May 20, 2011 / 6:45 PM / 8 years ago

Harry Winston looks to buy into diamond projects

TORONTO (Reuters) - Harry Winston HW.TO, a company that both mines diamonds and sells them in its jewelry stores, is looking to acquire Canadian projects still in the development stage, its CEO said on Friday.

The company is also ramping up its own exploration program, as it looks to find more diamonds to meet booming demand for its signature jewels and watches in China, India and the Middle East.

Harry Winston, which owns a 40 percent stake in Canada’s largest diamond mine, is not looking to buy or take a stake in another producing asset. Its focus is on development projects.

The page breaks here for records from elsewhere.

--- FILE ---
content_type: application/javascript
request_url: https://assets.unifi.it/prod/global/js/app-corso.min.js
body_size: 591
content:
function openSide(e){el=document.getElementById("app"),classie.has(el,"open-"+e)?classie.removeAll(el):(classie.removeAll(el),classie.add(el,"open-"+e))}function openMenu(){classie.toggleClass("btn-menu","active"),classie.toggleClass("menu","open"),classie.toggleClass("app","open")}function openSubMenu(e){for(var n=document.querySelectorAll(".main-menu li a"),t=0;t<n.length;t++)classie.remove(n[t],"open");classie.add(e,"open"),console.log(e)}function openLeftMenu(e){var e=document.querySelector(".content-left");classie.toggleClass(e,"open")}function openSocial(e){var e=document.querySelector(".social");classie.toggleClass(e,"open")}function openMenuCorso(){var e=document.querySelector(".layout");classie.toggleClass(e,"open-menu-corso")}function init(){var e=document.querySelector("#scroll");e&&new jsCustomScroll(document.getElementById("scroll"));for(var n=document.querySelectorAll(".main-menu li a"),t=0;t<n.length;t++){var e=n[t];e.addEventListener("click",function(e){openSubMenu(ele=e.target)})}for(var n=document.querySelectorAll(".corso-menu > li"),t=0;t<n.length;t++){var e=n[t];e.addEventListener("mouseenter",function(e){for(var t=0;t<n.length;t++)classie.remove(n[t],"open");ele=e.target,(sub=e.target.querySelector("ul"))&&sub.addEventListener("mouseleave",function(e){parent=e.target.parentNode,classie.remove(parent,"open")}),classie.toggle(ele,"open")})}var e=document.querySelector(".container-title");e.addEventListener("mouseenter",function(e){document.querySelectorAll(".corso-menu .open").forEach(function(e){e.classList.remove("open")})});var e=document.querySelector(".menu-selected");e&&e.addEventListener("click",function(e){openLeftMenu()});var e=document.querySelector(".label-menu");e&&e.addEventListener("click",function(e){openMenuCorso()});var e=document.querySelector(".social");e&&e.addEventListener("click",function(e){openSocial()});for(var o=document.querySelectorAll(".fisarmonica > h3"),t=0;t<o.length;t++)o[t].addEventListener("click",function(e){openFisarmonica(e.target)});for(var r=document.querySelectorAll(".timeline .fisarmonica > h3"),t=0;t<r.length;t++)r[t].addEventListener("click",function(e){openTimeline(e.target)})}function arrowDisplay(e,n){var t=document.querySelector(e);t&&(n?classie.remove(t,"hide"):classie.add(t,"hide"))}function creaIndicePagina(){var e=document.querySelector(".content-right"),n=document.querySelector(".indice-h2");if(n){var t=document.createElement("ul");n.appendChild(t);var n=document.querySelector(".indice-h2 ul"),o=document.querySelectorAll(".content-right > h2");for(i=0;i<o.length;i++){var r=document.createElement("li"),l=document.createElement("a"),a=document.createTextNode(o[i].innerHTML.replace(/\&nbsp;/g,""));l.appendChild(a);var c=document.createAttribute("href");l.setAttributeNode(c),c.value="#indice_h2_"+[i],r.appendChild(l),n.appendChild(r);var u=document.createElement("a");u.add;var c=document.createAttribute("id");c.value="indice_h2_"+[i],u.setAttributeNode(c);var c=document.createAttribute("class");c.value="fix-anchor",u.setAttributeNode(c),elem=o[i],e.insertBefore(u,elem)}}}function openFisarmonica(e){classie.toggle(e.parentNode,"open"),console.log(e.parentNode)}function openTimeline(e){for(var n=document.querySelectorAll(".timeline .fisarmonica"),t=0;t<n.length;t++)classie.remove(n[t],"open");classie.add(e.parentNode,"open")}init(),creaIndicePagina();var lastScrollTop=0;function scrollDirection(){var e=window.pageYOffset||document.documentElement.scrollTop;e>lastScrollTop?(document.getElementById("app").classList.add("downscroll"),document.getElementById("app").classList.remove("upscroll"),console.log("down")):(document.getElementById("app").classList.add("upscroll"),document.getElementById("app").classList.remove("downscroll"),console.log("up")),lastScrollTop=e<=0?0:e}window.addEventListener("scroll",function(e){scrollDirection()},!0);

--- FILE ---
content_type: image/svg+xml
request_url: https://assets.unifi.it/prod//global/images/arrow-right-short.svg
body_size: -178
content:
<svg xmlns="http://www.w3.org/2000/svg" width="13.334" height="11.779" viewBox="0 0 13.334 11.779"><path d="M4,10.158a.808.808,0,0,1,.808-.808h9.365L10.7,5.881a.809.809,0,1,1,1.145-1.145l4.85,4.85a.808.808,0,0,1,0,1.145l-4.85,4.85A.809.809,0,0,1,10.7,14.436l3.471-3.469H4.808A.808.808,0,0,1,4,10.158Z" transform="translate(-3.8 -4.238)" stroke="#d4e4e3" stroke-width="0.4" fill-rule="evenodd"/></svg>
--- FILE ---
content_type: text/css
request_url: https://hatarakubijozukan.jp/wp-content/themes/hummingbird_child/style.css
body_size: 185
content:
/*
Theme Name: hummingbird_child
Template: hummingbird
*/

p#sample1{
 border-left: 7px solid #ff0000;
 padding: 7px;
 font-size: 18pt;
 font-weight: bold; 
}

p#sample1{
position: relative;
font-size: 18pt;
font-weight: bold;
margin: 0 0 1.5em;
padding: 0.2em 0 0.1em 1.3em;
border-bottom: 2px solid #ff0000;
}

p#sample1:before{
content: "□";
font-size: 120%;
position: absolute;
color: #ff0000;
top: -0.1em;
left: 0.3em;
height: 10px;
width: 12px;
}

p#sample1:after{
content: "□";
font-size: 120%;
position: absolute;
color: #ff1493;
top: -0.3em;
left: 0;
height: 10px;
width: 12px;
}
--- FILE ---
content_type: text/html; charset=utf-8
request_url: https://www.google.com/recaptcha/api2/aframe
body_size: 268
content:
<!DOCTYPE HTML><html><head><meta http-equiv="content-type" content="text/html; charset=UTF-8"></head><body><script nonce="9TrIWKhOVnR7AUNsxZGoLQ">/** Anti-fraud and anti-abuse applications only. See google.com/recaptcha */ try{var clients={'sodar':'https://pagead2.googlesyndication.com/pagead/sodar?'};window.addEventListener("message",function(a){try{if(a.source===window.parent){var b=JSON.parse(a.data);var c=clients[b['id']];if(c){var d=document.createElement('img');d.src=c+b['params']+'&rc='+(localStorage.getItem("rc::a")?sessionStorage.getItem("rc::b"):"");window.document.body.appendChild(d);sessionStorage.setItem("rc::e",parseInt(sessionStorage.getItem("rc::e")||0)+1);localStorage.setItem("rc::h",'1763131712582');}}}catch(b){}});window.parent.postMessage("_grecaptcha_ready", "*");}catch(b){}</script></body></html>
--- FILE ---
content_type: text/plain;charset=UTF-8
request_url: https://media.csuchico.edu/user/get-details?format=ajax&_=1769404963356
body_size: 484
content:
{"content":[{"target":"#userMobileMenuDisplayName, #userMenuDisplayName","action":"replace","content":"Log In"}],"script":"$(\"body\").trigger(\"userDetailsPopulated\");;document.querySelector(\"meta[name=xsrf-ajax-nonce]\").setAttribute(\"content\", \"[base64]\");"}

“What I’d like to find is something that hasn’t yet been started up, but with a recognized resource,” Chief Executive Bob Gannicott told Reuters. “Or a resource that we can measure and understand its true value.”

“But I’d also be interested in taking on a really good exploration program if I liked what they’d already found,” he said, noting that early stage projects are cheaper and carry more risk.

While the company is primarily interested in Canadian opportunities, Gannicott said Botswana and other stable regions in Africa are also on his radar.

“We’d also look at things outside of Canada,” he said. “So long as they did not present a threat to the image of the brand.”

Harry Winston, named after the jeweler who founded the company in 1932, operates both mining and retail arms.

On the mining side, the company is a joint venture partner with Rio Tinto on the Diavik diamond mine in Canada’s Northwest Territories. The massive sub-Arctic mine is set to produce some 6.9 million carats this year.

Gannicott said that while there was no real limit on price the company would pay in a takeover or the purchase of a stake, the project would have to provide added value.

“We don’t want to just buy more diamonds at any price,” he said. “We’ve got to find something that’s accretive to what we already own.”

Most diamond juniors operating in Canada have market capitalizations of much less than C$500 million. Gannicott said the company, which has about $110 million in cash on hand, could use a share exchange to help fund a deal.

On Thursday, Harry Winston said it had entered a business relationship a group that is establishing a diamond investment fund.

Under the arrangement, Harry Winston will source polish diamonds, which the fund will pay for, and use those diamonds in its jewelry. The agreement does not affect the mining side of the business.


With no new known mega-projects left in the world, analysts say maximum global diamond extraction rates, or “peak diamond,” have come and gone, with little chance of another massive discovery to replace aging mines.

But Gannicott isn’t so sure.

“It would be kind of arrogant to suggest that there aren’t going to be any new discoveries in the future,” he said.

Rough diamond prices rose 45 percent in the past year and demand for the sparkling rocks favored by brides-to-be and Hollywood starlets is soaring, said Gannicott, making it essential to find new resources.

“The issue for diamond retailers will actually be getting access in a timely manner for the diamond they need for their business.” he said.

To this note, Harry Winston is restarting its exploration program, focusing on land adjacent to the Diavik project. The company is also looking at greenfield opportunities, but Gannicott does not expect it to be easy.

“Diamonds are extremely difficult things to explore for,” he said. “That’s why they’re expensive.”

Harry Winston shares rose 3.47 percent to C$16.12 on Friday on the Toronto Stock Exchange. Shares of the company are up over 30 percent in the last 12 months.